Avisame cuando llegues
Por Paula Eder
En el colectivo te vas a hacer lugar hasta el fondo como una serpiente, te vas a tapar el culo con la cartera, y las tetas con los apuntes de la facu. Cuando por fin encuentres un asiento de reojo vas a ver el cierre de un pantalón a la altura de tu cara. Te vas a mover un poco para marcar tu espacio y tu incomodidad, pero él se va a quedar ahí mirando desde arriba cómo te abrazás a la mochila y te hacés un bollito contra la ventanilla. Ponés una canción que te gusta, cerrás los ojos y mientras pensás en lo irónico de que tu lugar en ese nudo de personas sea un rincón en el que no oís, no ves, no hablás y no te movés.
Cuando bajes, uno va a aprovechar para tocarte el culo de pasada. En el laburo lo vas a contar y tus compañeros van a decir que no es para tanto, que las minas están demasiado sensibles, aunque no paren de repetir que no tienen problemas con el puto de la oficina mientras no se pase de la raya. Tus compañeras también están de acuerdo en que es mejor no contestar, que la violencia genera más violencia y que después de todo es lindo recibir halagos en la calle. Aunque vengan de un desconocido, aunque a veces te insulten porque sí.
En el viaje de vuelta vas a tener que elegir entre bajarte cerca de tu casa aunque sea oscuro, o bajar donde sí hay luz y caminar 4 cuadras. Apagás la música: tenés que estar alerta por si hay que correr. Caminás rápido, con la llave entre los dedos y el puño cerrado. Conocés de memoria el camino, pero igual el corazón te late fuerte. De lejos vas a ver que la luz de la cocina de tu casa ya está apagada, eso te va a recordar que quizás sea demasiado tarde y que quizás estés demasiado sola. Van a pasar dos chicos caminando y vas a cruzar de vereda. Vos qué sabés. Todos pueden ser. Apurás el paso, pensás en algo que no te de miedo, sólo querés llegar.

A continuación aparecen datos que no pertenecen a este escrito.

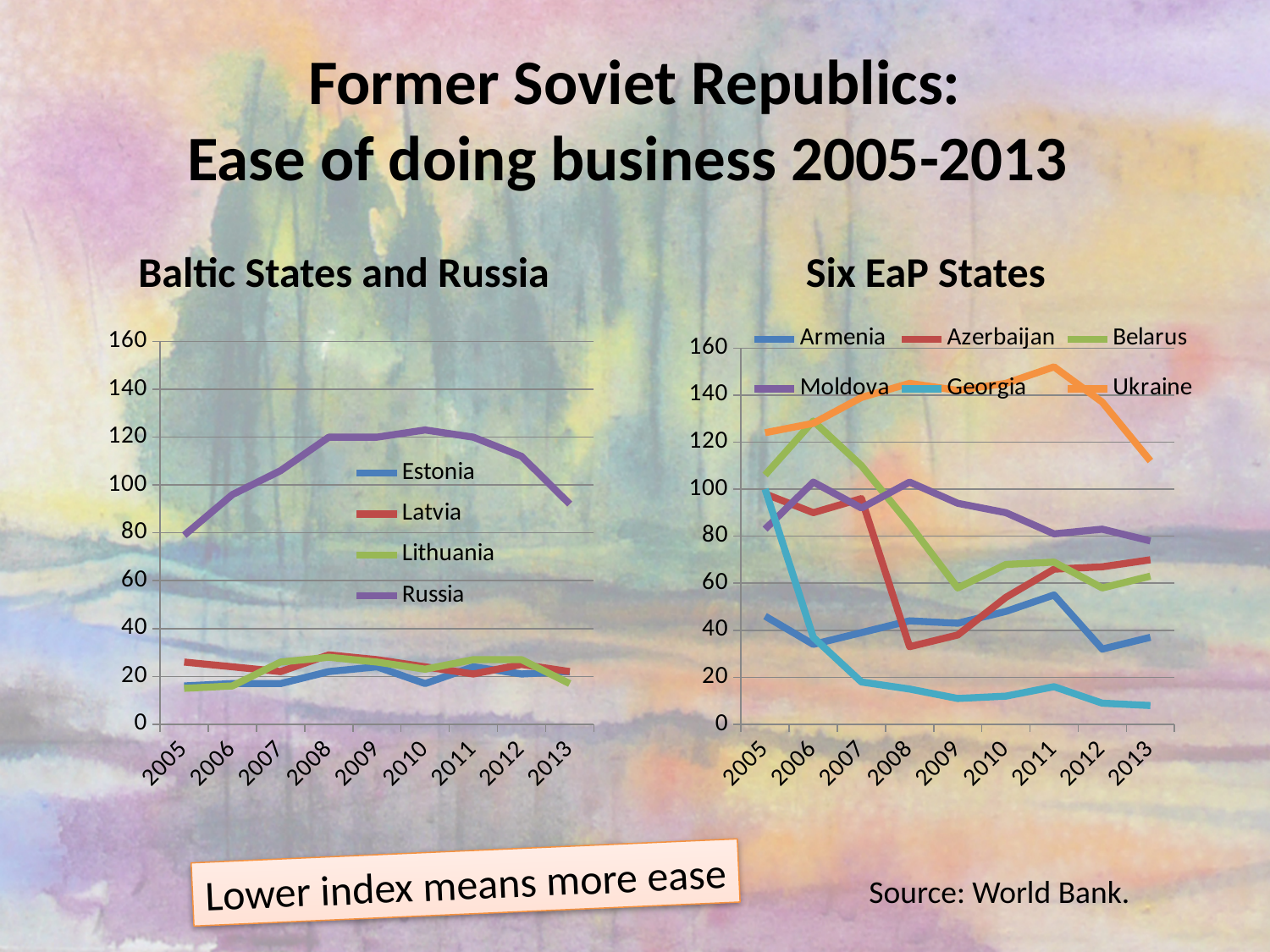
In the 'Baltic States and Russia' chart, which country has the highest values across the whole period? Russia In the 'Baltic States and Russia' chart, is the value for Russia in 2010 greater or less than 100? greater In the 'Six EaP States' chart, is the value for Ukraine in 2011 greater or less than 140? greater In the 'Six EaP States' chart, does the Georgia line rise or fall from 2005 to 2013? fall In the 'Six EaP States' chart, is the value for Georgia in 2013 greater or less than 20? less In the 'Six EaP States' chart, which country has the highest value in 2013? Ukraine How many series does the legend of the 'Six EaP States' chart list? 6 What type of chart is the 'Baltic States and Russia' chart? line chart In the 'Six EaP States' chart, which is larger in 2013: Ukraine or Armenia? Ukraine In the 'Six EaP States' chart, which country has the lowest value in 2013? Georgia How many years are shown on the x axis of the 'Six EaP States' chart? 9 How many series does the legend of the 'Baltic States and Russia' chart list? 4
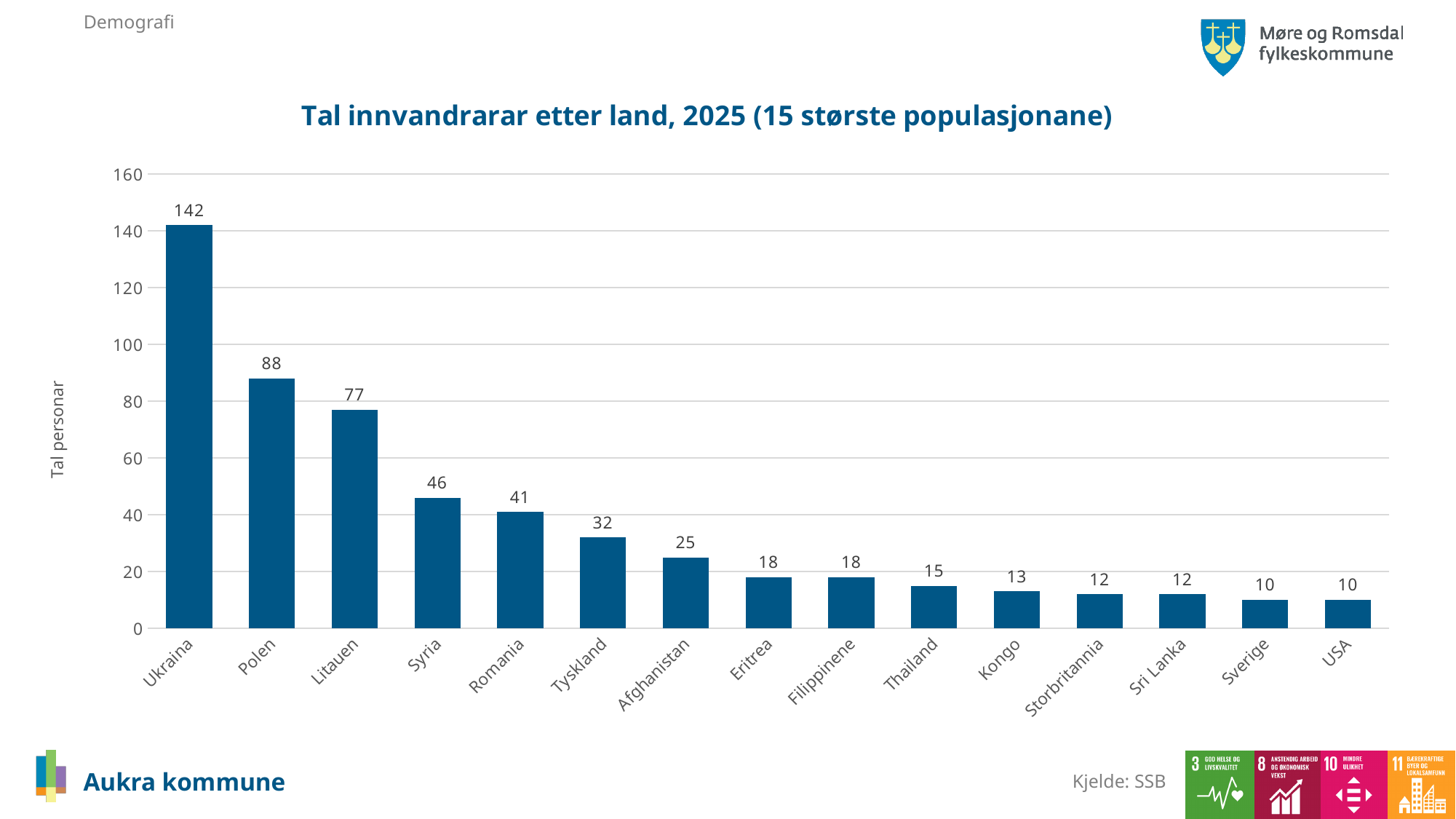
What is the value for Ukraina? 142 Which is larger, the value for Romania or the value for Eritrea? Romania What is the value for Afghanistan? 25 What is the difference between the values for Ukraina and Polen? 54 What is the value for Syria? 46 Which country has the highest value? Ukraina What is the difference between the values for Litauen and Tyskland? 45 What kind of chart is this? bar chart What is the title of the chart? Tal innvandrarar etter land, 2025 (15 største populasjonane) Which country has the lowest value, Sverige or Polen? Sverige Do the values rise or fall from left to right along the x axis? fall How many countries are shown on the x axis? 15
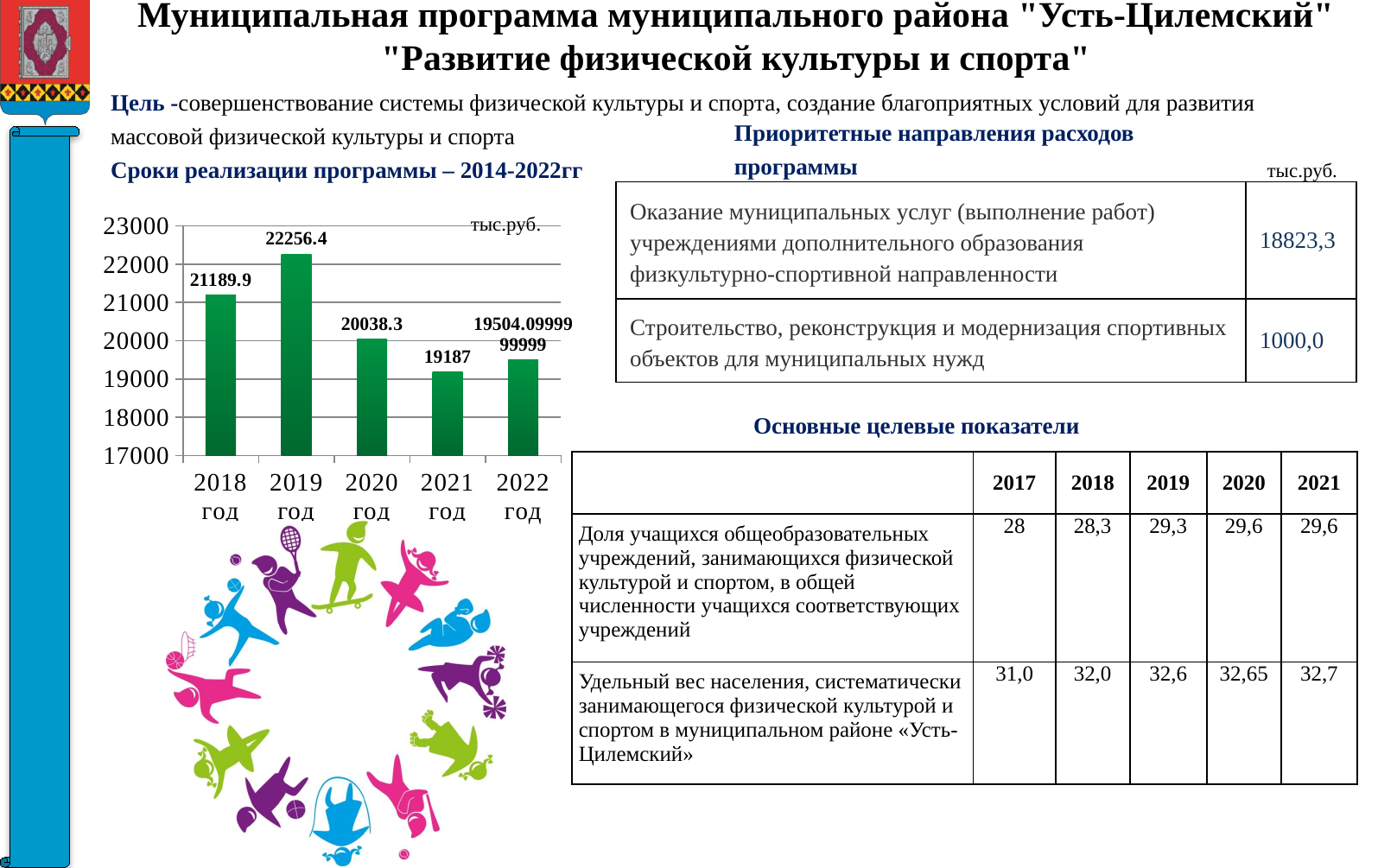
What is the value for 2021 год in the chart? 19187 Is the value for 2022 год greater or less than 20000? less What type of chart is shown on the slide? bar chart What is the difference between the values for 2019 год and 2018 год? 1066.5 Which year has the lowest value in the chart? 2021 год What is the value for 2019 год in the chart? 22256.4 What unit is indicated in the top right corner of the chart? тыс.руб. Which year has the highest value in the chart? 2019 год What is the value for 2018 год in the chart? 21189.9 What is the value for 2020 год in the chart? 20038.3 How many bars (years) does the chart show? 5 Which is larger, the value for 2020 год or the value for 2022 год? 2020 год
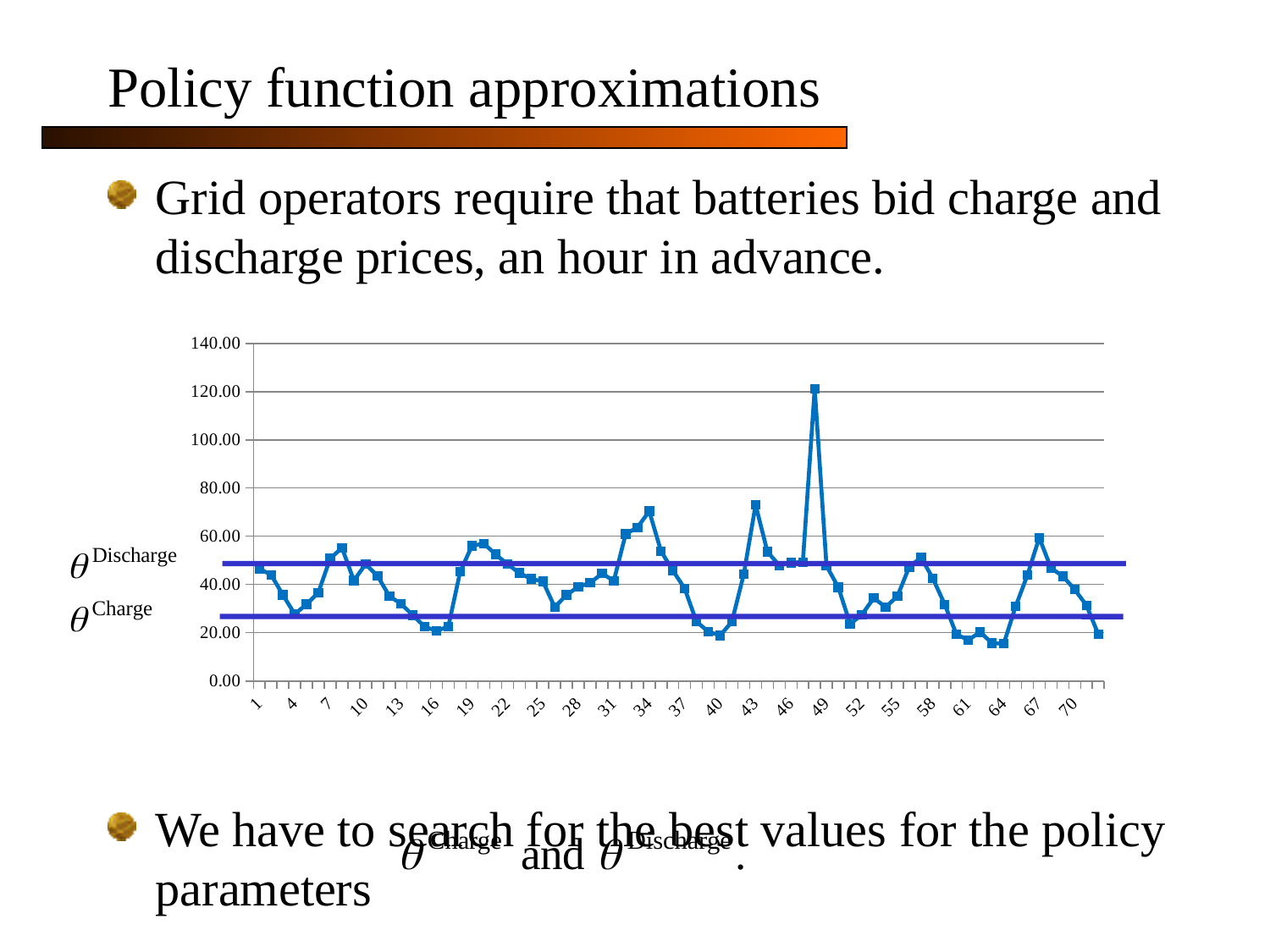
Do the values rise or fall from x = 40 to x = 43? rise What kind of chart is shown on the slide? line chart What is the highest value shown on the y axis of the chart? 140.00 Is the highest point of the line greater or less than 100? greater Which of the two horizontal lines on the chart is higher, the one labelled θ Discharge or the one labelled θ Charge? θ Discharge Is the value at x = 64 greater or less than 20? less What is the lowest value shown on the y axis of the chart? 0.00 Is the value at x = 34 greater or less than 60? greater Do the values rise or fall from x = 1 to x = 4? fall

Te parecerá exagerado, pero las calles que caminamos son un monstruo que se come mujeres y las devuelve en una bolsa. Una cada 18 horas, como un juego macabro que cada vez se pone peor. Porque no es la ropa, ni la fiesta, ni la selfie, ni las calles desoladas. Son los violadores y un Estado cómplice que subestima el peligro que representa un violador suelto. Miles, caminando entre nosotros, en el ascensor del trabajo y en la fila del supermercado. El cura del merendero, y el vecino simpático que comenta lo loco del clima con la panadera mientras se imagina qué podría hacerle si un día de estos, a las 8 en punto, el novio no la estuviera esperando en la puerta.
Porque lo que hace que sea Micaela y no vos es solamente el azar, y porque así son todos los días, esquivando el miedo de saber que no estás a salvo en ninguna parte, ni vos, ni yo. No voy a dormir hasta no saber que estás en casa así que, por favor: avisame cuando llegues porque siempre, siempre cabe la posibilidad de no llegar.